The distribution of the number of bedrooms is shown in the following image.
- Average price of listings We also had a look of how the prices were influenced by the location of the property. The following image shows that there are pricier regions than others.
The most expensive part of London is the district 'W1' with an average letting fee of 8105£ per month while the cheapest region is 'SE06' where on has to pay 'only' 1027£ per month. Overall one can say that London is an expensive city to live compared to Munich - no matter where.
For a better visualisation one can see here the postcode map of wikipedia.
Last week the html tags had been removed from our dataset to allow easier understanding. However, further processing was still required to be able to gain a better grip. This week the following data cleaning was done:
-
Eliminating special characters: There were certain special characters that were just taking up space in the text and would have been a hurdle in the way during the descriptive and analysis phase. For instance, some agents used "____" to separate paragraphs in the property descriptions that they wrote. The following characters were eliminated in the long and short property descriptions: a) _ b) ! c) * d) . e) , f) ( and ) g)
-
Removing stop words: In order to remove words that do not add substance to the description, stop words were removed from the property descriptions. Some further tweaking is, of course, still needed, and a word cloud for the remaining descriptions words was done by use of converting all strings into Bag of Words and term frequency. A threshold level of minimum frequency was used to filter the top most occurring words and then used for making the word cloud, which gave the following result:
- Feature derivations: In case of properties, the per unit area measurements is very important for making meaningful conclusions about the listing. However, our data does not distinctly provide this information. However, a lot of the agents in their ads have mentioned the area measurements of the property in the property descriptions. We decided to extract this data from the description and record it as new feature for the properties in our dataset. There are, however, certain issues that we face in taking this approach.
We know that descriptions are often reused by agents to advertise for apartments in the same building. This was a quick value count on how many idential descriptions were present our data set.
The highest amounts of identical descriptions were: (top 10) 63, 47, 38, 29, 18, 16, 13, 12 ,12, 11.
However a lot of the top repeated descriptions were very similar (as in same descriptions with slight changes such as agent name). This might indicate that they might be scam adverts or just really lazy agents. Furthur analysis on this will be done.
Continuing with the analysis of the ad descriptions. We have started compiling a list of bigrams. Eventually in the future weeks we may consider making trigrams, quadgrams, or other N-grams. The bigram was compiled using the [Natural Language Toolkit] (https://www.nltk.org).

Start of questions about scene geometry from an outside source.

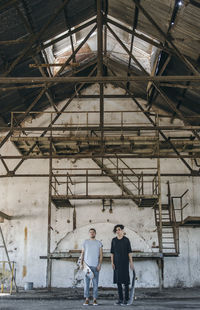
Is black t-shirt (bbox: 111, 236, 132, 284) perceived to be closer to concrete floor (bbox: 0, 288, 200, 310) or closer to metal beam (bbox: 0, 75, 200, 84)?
concrete floor (bbox: 0, 288, 200, 310)

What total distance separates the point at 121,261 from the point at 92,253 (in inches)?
32.2

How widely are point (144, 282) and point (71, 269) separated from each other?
3.33 meters

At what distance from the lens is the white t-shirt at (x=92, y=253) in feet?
33.3

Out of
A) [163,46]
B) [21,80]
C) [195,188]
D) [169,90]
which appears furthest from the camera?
[195,188]

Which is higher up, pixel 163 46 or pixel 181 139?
pixel 163 46

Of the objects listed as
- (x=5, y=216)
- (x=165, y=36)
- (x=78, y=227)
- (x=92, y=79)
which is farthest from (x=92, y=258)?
(x=5, y=216)

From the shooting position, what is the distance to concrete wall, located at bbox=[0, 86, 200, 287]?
19.8 m

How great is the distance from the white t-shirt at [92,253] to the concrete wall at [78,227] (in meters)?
9.75

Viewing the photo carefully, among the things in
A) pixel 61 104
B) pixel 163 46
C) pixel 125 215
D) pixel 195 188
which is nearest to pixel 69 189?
pixel 125 215

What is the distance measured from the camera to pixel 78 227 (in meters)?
20.4

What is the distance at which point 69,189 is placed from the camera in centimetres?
2030

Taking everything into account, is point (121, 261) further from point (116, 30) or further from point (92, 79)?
point (116, 30)

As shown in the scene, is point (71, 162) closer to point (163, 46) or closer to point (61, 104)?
point (61, 104)

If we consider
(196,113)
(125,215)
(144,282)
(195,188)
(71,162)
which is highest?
(196,113)
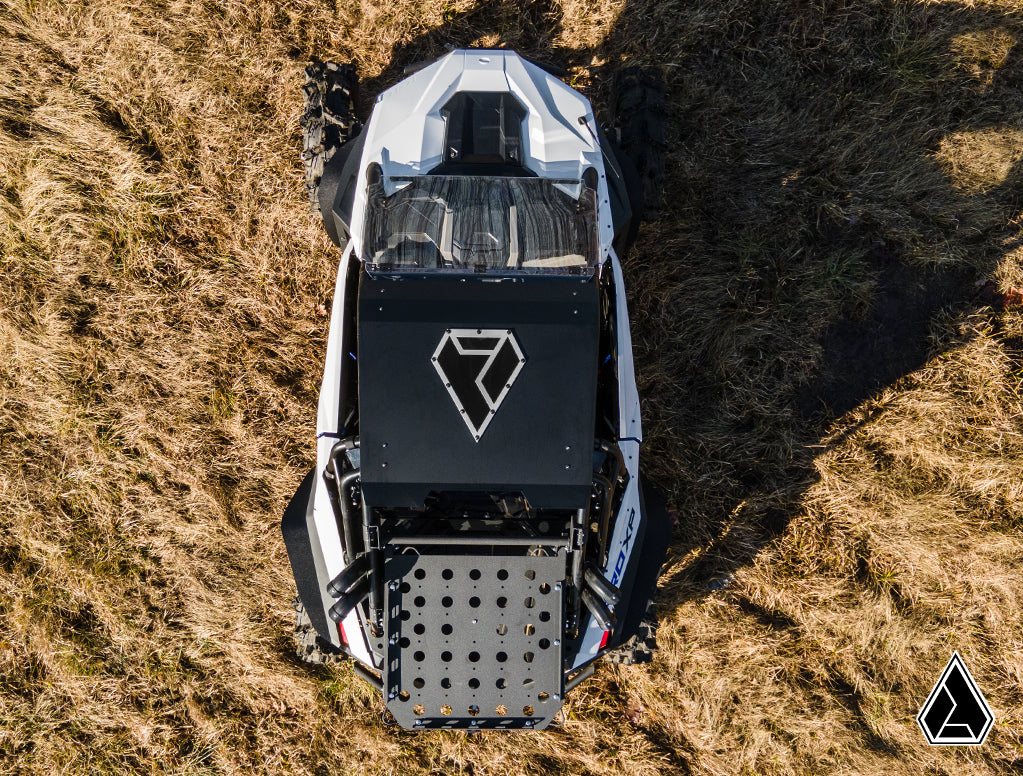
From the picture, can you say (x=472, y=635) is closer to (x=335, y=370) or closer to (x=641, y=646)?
(x=335, y=370)

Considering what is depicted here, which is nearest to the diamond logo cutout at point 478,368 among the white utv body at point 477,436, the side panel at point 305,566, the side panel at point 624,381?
the white utv body at point 477,436

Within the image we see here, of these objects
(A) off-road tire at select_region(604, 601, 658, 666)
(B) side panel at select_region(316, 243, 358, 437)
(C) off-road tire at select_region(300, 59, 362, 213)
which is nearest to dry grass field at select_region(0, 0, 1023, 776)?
(C) off-road tire at select_region(300, 59, 362, 213)

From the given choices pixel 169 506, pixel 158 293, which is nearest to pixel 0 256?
pixel 158 293

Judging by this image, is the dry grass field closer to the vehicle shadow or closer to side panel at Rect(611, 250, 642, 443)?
the vehicle shadow

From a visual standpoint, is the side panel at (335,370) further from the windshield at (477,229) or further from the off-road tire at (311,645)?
the off-road tire at (311,645)

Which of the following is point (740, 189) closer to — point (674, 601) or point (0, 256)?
point (674, 601)

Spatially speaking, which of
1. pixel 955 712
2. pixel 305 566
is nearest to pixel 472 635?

Taking out stop-words, the ten most common bigrams are as follows:
Bigram | Frequency |
---|---|
double bedroom | 16779 |
reception room | 14036 |
double bedrooms | 13179 |
bedroom apartment | 11561 |
open plan | 11448 |
fitted kitchen | 11244 |
fully fitted | 8585 |
transport links | 7329 |
bedroom flat | 6383 |
ground floor | 6248 |
Observing from the chart, mentioning bedrooms are the most common bigrams in the descriptions. It ranges from double bedroom(s) to (n)-bedroom apartment. This is consistent to the number of bedroom distribution pictured above (in that most ads have either 1 or 2 bedrooms). Also clocking at number 8 most common bigram is a mention towards the public transit which is the only term that does not describe the apartment, merely its surroundings. This indicates that analysis for the listing distance to transport links will have to be conducted later. The term 'open plan' at number 5 may mean a mention towards the style of apartments (assuming it means an apartment with a more spacious feeling). Also it can be noticed that a (fully) fitted kitchen is also important in the adverts.